Exercise requirements: Copy the following lines word for word.

-- Records start --

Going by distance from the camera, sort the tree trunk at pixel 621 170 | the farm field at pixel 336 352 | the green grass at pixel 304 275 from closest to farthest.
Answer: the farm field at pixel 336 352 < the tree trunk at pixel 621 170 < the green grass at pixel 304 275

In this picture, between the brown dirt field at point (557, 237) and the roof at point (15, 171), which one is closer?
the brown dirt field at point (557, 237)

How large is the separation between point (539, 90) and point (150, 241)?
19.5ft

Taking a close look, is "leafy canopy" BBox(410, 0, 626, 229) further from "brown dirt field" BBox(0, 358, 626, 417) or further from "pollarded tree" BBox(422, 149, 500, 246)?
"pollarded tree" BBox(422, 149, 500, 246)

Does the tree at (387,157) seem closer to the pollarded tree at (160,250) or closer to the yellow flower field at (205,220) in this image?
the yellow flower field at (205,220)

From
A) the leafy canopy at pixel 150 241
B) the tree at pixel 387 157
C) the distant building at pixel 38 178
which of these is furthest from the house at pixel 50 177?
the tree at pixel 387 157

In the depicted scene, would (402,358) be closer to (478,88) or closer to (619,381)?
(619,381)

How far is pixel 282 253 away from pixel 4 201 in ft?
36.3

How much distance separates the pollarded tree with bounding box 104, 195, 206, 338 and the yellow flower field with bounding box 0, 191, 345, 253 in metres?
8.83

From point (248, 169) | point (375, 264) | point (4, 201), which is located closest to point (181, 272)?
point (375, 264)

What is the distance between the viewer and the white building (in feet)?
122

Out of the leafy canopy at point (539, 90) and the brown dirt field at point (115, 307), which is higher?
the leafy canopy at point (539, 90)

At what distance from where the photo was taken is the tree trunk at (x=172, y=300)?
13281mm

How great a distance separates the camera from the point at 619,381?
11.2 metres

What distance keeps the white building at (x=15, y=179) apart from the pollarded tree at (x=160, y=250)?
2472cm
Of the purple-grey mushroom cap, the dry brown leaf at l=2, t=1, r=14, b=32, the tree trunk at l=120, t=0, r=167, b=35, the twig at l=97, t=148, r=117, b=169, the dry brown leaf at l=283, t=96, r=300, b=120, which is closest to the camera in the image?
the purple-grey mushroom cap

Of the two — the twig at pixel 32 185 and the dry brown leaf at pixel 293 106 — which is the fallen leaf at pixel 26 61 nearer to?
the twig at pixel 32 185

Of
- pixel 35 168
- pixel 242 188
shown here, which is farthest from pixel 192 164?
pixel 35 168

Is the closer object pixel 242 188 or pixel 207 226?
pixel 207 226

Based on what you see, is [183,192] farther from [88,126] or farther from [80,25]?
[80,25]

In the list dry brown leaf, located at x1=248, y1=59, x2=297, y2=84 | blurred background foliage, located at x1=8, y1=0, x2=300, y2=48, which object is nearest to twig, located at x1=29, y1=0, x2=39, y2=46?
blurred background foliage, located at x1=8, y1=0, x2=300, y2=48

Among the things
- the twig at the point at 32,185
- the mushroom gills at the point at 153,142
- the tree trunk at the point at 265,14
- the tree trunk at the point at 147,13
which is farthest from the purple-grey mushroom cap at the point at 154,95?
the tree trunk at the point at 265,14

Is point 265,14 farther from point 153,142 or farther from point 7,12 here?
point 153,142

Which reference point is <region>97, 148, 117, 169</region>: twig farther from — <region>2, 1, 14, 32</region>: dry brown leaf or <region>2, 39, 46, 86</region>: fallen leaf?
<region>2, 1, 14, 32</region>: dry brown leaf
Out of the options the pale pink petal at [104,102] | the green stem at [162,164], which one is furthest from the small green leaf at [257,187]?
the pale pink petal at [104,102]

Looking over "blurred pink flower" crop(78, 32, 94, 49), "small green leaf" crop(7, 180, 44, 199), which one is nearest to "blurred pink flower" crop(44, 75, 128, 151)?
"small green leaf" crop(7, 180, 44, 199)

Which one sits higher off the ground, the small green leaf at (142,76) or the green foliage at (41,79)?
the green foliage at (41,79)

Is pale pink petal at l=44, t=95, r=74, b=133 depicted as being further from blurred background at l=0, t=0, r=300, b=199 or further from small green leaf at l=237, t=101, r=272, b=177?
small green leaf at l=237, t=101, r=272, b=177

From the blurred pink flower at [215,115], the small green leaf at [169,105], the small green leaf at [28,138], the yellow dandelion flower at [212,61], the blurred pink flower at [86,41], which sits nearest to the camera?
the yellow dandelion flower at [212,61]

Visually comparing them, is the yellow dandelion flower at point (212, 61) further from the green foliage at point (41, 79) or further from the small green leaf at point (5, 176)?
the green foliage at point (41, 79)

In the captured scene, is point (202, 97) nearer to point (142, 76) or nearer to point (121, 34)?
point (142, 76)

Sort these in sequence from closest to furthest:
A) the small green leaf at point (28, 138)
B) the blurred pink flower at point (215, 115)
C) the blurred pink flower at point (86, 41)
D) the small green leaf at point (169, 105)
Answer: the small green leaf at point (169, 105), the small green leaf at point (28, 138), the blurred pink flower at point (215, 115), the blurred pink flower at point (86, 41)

-- Records end --

Solution to this exercise:
Going by distance from the camera, sort the tree trunk at pixel 621 170 | the farm field at pixel 336 352 | the green grass at pixel 304 275 from closest to farthest.
Answer: the farm field at pixel 336 352 < the tree trunk at pixel 621 170 < the green grass at pixel 304 275

In this picture, between the brown dirt field at point (557, 237) and the roof at point (15, 171), which one is closer?
the brown dirt field at point (557, 237)

How large is the separation between point (539, 90) and point (150, 241)?
19.5ft

Taking a close look, is "leafy canopy" BBox(410, 0, 626, 229) further from "brown dirt field" BBox(0, 358, 626, 417) or further from "pollarded tree" BBox(422, 149, 500, 246)?
"pollarded tree" BBox(422, 149, 500, 246)

Does the tree at (387,157) seem closer to the pollarded tree at (160,250) or closer to the yellow flower field at (205,220) in this image?
the yellow flower field at (205,220)

From
A) the leafy canopy at pixel 150 241
B) the tree at pixel 387 157
C) the distant building at pixel 38 178
which of these is furthest from the house at pixel 50 177?
the tree at pixel 387 157

In the depicted scene, would (402,358) be closer to (478,88) or closer to (619,381)?
(619,381)

How far is pixel 282 253 away from pixel 4 201 in ft?
36.3

How much distance separates the pollarded tree with bounding box 104, 195, 206, 338 and the yellow flower field with bounding box 0, 191, 345, 253 in metres?
8.83

From point (248, 169) | point (375, 264) | point (4, 201), which is located closest to point (181, 272)?
point (375, 264)

What is the distance between the viewer and the white building (in feet)?
122

Out of the leafy canopy at point (539, 90) and the brown dirt field at point (115, 307), which is higher?
the leafy canopy at point (539, 90)

At what distance from where the photo was taken is the tree trunk at (x=172, y=300)?
13281mm

How great a distance separates the camera from the point at 619,381?
11.2 metres

What distance keeps the white building at (x=15, y=179) apart from the pollarded tree at (x=160, y=250)?
2472cm
Of the purple-grey mushroom cap, the dry brown leaf at l=2, t=1, r=14, b=32, the tree trunk at l=120, t=0, r=167, b=35, the twig at l=97, t=148, r=117, b=169, the dry brown leaf at l=283, t=96, r=300, b=120, which is closest to the camera in the image?
the purple-grey mushroom cap

Of the two — the twig at pixel 32 185 and the dry brown leaf at pixel 293 106 — which is the fallen leaf at pixel 26 61 nearer to?
the twig at pixel 32 185

Of
- pixel 35 168
- pixel 242 188
shown here, which is farthest from pixel 192 164?
pixel 35 168

Is the closer object pixel 242 188 or pixel 207 226?
pixel 207 226

Based on what you see, is [183,192] farther from [88,126] or farther from [80,25]?
[80,25]

In the list dry brown leaf, located at x1=248, y1=59, x2=297, y2=84 | blurred background foliage, located at x1=8, y1=0, x2=300, y2=48, which object is nearest to twig, located at x1=29, y1=0, x2=39, y2=46?
blurred background foliage, located at x1=8, y1=0, x2=300, y2=48

Among the things
- the twig at the point at 32,185
- the mushroom gills at the point at 153,142
- the tree trunk at the point at 265,14
- the tree trunk at the point at 147,13
which is farthest from the purple-grey mushroom cap at the point at 154,95?
the tree trunk at the point at 265,14

Is point 265,14 farther from point 153,142 or farther from point 7,12 here?
point 153,142

Which reference point is <region>97, 148, 117, 169</region>: twig farther from — <region>2, 1, 14, 32</region>: dry brown leaf or <region>2, 39, 46, 86</region>: fallen leaf?
<region>2, 1, 14, 32</region>: dry brown leaf
Out of the options the pale pink petal at [104,102] | the green stem at [162,164], which one is furthest from the small green leaf at [257,187]?
the pale pink petal at [104,102]

Looking over "blurred pink flower" crop(78, 32, 94, 49), "small green leaf" crop(7, 180, 44, 199), which one is nearest to "blurred pink flower" crop(44, 75, 128, 151)?
"small green leaf" crop(7, 180, 44, 199)

Which one sits higher off the ground, the small green leaf at (142,76) or the green foliage at (41,79)?
the green foliage at (41,79)

Is pale pink petal at l=44, t=95, r=74, b=133 depicted as being further from blurred background at l=0, t=0, r=300, b=199 or further from small green leaf at l=237, t=101, r=272, b=177?
small green leaf at l=237, t=101, r=272, b=177

From the blurred pink flower at [215,115], the small green leaf at [169,105], the small green leaf at [28,138], the yellow dandelion flower at [212,61], the blurred pink flower at [86,41], which sits nearest to the camera?
the yellow dandelion flower at [212,61]

Visually comparing them, is the yellow dandelion flower at point (212, 61) further from the green foliage at point (41, 79) or further from the small green leaf at point (5, 176)?
the green foliage at point (41, 79)

In the captured scene, is point (202, 97) nearer to point (142, 76) or nearer to point (121, 34)?
point (142, 76)

Sort these in sequence from closest to furthest:
A) the small green leaf at point (28, 138)
B) the blurred pink flower at point (215, 115)
C) the blurred pink flower at point (86, 41)
D) the small green leaf at point (169, 105)
Answer: the small green leaf at point (169, 105), the small green leaf at point (28, 138), the blurred pink flower at point (215, 115), the blurred pink flower at point (86, 41)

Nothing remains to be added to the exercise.